Sie hatte nicht mal eine Vorstellung davon, wie ein anständig bezahlter Jagdaufseher aussah. Vertretern dieser Berufsgruppe war sie noch nie begegnet. Stanleys Tonfall ließ allerdings darauf schließen, dass der Aufzug eines solchen einer Lady nicht gerecht wurde. Schon gar nicht der eines Unterbezahlten.

Seine Aufmerksamkeit wandte sich den Zeichnungen auf dem Tisch zu. Nacheinander schaute er sie an.

«Der Kerl wird für sich und unseren Doktor einkaufen, der ja bei ihm im Cottage wohnt.
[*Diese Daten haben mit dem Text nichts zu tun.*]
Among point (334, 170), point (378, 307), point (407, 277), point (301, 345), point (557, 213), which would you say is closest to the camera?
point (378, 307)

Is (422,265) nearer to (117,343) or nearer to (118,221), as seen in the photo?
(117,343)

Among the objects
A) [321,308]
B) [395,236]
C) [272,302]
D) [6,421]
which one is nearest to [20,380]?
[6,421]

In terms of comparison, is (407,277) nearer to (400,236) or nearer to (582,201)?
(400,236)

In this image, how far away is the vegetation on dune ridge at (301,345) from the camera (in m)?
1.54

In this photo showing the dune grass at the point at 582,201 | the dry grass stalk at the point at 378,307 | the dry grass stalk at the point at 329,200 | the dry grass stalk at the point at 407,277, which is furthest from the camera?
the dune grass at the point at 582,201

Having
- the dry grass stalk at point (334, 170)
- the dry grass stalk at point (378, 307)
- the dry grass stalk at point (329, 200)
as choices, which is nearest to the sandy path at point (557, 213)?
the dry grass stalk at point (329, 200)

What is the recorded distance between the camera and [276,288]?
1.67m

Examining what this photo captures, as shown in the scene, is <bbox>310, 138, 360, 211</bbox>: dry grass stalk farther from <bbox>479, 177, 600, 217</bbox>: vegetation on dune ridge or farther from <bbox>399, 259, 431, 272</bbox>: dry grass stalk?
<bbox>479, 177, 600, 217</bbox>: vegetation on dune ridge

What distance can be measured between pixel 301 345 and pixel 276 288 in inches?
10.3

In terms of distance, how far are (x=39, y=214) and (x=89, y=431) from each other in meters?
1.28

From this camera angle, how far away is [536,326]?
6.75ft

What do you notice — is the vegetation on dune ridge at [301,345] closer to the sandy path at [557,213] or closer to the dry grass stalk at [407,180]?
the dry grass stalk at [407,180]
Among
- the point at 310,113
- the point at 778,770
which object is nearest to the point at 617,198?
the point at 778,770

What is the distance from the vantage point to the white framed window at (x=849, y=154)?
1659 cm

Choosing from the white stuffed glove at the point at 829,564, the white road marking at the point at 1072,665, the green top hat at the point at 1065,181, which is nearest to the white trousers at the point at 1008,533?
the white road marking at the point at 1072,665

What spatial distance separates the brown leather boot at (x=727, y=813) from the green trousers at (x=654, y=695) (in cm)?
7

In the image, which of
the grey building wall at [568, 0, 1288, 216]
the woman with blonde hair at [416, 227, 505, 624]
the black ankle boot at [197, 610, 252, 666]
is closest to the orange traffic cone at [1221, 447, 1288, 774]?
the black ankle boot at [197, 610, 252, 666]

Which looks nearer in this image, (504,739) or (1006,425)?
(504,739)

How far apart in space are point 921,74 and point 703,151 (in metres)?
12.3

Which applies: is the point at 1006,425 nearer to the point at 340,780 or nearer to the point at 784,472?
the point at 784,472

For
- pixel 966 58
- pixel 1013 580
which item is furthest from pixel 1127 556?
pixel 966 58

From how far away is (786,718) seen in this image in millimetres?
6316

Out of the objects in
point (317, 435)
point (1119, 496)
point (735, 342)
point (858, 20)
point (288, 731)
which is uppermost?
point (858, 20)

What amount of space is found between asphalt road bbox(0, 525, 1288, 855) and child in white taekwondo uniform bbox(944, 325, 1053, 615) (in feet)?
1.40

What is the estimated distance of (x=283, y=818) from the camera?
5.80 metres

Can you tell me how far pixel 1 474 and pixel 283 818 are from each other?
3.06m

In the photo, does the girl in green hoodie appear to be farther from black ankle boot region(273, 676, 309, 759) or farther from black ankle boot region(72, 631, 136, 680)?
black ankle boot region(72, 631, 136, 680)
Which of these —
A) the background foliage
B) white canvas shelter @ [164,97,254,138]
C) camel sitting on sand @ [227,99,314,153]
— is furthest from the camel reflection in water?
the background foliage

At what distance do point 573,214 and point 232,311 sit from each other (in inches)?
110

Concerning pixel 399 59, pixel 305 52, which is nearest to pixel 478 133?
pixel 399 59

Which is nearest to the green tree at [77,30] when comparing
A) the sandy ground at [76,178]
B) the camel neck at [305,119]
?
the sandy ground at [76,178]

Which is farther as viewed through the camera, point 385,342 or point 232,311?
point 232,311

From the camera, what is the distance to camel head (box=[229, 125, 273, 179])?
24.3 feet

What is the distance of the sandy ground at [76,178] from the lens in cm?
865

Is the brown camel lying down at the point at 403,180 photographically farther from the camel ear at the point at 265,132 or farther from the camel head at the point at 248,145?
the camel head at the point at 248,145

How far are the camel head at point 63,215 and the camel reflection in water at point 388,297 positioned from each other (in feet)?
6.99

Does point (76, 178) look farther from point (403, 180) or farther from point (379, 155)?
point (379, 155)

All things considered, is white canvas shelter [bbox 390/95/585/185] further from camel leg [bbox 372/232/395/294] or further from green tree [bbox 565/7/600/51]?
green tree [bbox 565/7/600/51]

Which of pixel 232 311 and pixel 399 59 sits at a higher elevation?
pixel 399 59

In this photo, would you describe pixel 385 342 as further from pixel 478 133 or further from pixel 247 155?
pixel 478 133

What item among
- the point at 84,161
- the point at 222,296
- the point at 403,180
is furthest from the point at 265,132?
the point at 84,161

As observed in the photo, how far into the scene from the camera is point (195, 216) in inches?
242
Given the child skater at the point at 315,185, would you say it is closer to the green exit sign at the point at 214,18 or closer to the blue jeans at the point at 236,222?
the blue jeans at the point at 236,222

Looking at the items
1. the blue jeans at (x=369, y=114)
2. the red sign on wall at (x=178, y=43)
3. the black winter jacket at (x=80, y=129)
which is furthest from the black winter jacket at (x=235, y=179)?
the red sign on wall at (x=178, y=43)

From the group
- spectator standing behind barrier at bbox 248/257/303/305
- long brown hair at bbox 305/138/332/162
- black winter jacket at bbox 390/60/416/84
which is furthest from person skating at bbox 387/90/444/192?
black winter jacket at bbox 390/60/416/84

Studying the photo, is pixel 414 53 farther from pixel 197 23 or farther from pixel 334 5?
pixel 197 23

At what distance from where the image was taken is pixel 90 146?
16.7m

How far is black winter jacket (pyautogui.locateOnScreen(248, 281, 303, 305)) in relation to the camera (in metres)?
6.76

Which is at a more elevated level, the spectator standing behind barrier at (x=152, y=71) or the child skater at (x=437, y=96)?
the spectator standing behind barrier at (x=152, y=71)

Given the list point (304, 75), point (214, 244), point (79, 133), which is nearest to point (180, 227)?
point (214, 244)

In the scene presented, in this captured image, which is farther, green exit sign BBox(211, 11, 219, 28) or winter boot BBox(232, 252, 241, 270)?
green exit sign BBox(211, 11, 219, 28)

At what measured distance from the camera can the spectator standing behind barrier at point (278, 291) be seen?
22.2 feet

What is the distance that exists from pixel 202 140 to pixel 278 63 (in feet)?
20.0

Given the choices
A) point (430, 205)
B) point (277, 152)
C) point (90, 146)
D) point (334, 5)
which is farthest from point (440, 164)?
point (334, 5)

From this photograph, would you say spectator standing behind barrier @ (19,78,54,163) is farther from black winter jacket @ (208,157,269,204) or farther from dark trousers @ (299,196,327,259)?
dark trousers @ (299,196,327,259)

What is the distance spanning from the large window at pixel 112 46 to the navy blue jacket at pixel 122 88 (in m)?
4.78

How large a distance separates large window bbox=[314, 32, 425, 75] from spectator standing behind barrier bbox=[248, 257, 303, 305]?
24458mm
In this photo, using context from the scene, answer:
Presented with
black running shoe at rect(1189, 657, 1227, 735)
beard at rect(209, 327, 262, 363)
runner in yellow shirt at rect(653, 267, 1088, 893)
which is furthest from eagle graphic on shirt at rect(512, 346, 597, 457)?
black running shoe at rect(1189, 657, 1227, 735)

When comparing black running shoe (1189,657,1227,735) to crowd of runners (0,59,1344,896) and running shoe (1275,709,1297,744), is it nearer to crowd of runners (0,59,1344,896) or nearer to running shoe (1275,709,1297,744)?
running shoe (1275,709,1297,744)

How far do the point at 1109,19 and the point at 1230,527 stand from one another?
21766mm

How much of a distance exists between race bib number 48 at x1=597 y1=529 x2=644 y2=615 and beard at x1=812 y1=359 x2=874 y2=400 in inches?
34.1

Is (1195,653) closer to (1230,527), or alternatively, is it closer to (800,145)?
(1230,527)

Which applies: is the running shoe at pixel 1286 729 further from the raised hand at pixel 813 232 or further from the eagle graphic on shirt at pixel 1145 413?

Falls er nicht alles allein auffrisst. Ein dritter Mann dort im Haus hätte sich längst herumgesprochen. Die Anwesenheit des heimgekehrten Earls ganz bestimmt. Wahrscheinlich müssen die beiden sich bald nach einer anderen Bleibe umsehen, wenn der Earl zurück ist und auch noch beizeiten ein Eheweib mitbringt, denn das Herrenhaus könnte mit allem Geld der Welt nicht in vier Wochen repariert werden.»

Nur die Staubfahne hinter der Kutsche gesehen zu haben löste bei ihr schon den Reflex aus, imaginären Staub von ihren Ärmeln zu streichen.

«Aber die Lady sagte, wir sollen die Lieferung zum Earl ins Cottage bringen.»

Stanley begann die Zeichnungen zu sortieren.

«Vielleicht hat er ihr nur erzählt, dass er dort wohnt oder er zieht bis zur ersten Lieferung ein oder der Verwalter nimmt sie an. Was weiß ich! Mich sorgt mehr, dass unser lieber Doktor dann unter Umständen in ein anderes Dorf abwandert. Ich würde ihm ja hier im Haus ein Zimmer anbieten, einen Arzt im eigenen Heim zu haben, kann nicht schaden, aber ich kann mir nicht erlauben, dass dein Geheimnis gelüftet wird. Das bringt mir mehr ein als der Hungerlohn eines Arztes. Also muss er woanders unterkommen.»

Nächstenliebe gehörte wahrlich nicht zu den Eigenschaften der Familie Hazard. Nur Profitgier. Wie hatte ihr Vater sie bloß diesem unsympathischen Mann anvertrauen können? Sicher, sie waren enge Geschäftspartner gewesen. Ihr Vater und heimlich auch sie, hatten in Antwerpen nicht nur nützliche Gefäße, sondern auch gläserne Kunstwerke hergestellt, die Stanley in ganz England und Schottland verkaufte. Aber das genügte doch nicht zur Befähigung als guter Vormund.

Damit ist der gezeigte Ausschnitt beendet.